» **Do this**: Lay out the data below, from the line containing "Which entity from" through the end of the data, as a Markdown table with the columns No. and Text, numbering each row and skipping blank lines.

» **Dataset records**:

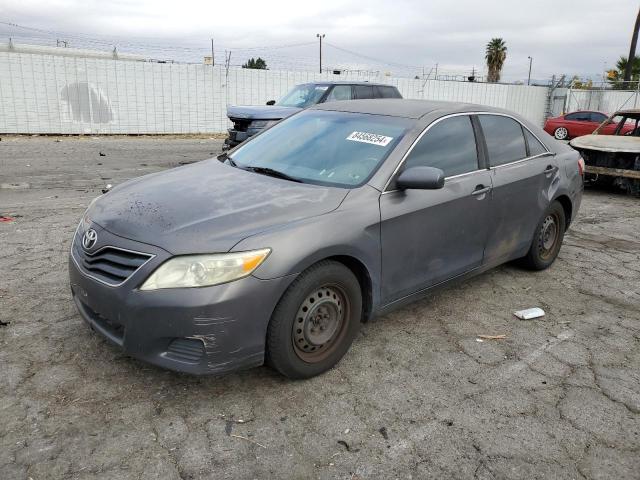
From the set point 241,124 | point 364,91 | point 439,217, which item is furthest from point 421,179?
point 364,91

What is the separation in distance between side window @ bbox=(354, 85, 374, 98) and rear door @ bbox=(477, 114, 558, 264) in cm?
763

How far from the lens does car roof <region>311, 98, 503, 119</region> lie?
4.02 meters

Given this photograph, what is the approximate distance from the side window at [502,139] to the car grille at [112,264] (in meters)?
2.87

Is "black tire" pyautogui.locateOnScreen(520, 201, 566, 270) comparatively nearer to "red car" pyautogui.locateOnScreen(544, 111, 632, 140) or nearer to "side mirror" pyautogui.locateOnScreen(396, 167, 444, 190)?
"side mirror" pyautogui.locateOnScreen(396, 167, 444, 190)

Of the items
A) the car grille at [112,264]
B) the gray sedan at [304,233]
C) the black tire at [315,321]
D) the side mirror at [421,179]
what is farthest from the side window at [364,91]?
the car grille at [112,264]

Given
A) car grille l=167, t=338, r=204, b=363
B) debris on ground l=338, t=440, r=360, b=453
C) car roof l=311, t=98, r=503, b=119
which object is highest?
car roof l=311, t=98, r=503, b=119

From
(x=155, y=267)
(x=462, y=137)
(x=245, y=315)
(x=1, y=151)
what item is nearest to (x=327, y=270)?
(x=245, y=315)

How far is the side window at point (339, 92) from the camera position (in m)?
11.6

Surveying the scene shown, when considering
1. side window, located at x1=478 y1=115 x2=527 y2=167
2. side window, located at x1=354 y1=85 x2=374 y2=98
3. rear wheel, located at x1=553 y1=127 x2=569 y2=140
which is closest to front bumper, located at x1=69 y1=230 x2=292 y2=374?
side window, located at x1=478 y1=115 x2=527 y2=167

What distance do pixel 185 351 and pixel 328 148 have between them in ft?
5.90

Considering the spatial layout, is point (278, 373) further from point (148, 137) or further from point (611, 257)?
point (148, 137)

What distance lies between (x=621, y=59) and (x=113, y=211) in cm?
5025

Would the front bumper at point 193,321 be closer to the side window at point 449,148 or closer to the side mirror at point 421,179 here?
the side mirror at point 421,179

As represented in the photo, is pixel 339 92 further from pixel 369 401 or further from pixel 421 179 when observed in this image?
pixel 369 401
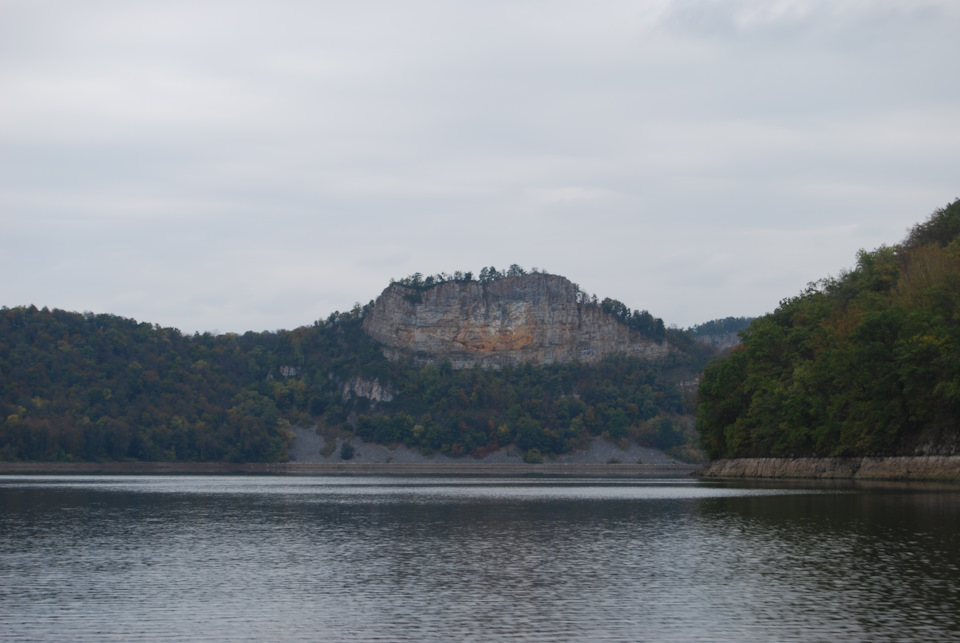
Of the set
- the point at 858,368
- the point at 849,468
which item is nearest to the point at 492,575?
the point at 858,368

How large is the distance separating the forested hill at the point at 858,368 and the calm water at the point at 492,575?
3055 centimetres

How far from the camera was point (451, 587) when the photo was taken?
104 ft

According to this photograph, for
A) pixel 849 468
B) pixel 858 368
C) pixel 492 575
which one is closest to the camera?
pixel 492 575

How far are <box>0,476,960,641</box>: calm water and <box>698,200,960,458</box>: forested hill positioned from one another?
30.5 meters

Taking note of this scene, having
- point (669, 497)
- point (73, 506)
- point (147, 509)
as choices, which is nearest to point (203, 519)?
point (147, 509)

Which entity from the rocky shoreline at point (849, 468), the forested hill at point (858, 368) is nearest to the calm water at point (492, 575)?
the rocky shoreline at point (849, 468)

» **Exercise output**:
| No. | Text |
|---|---|
| 1 | Which entity from the rocky shoreline at point (849, 468), the forested hill at point (858, 368) is nearest to the calm water at point (492, 575)? |
| 2 | the rocky shoreline at point (849, 468) |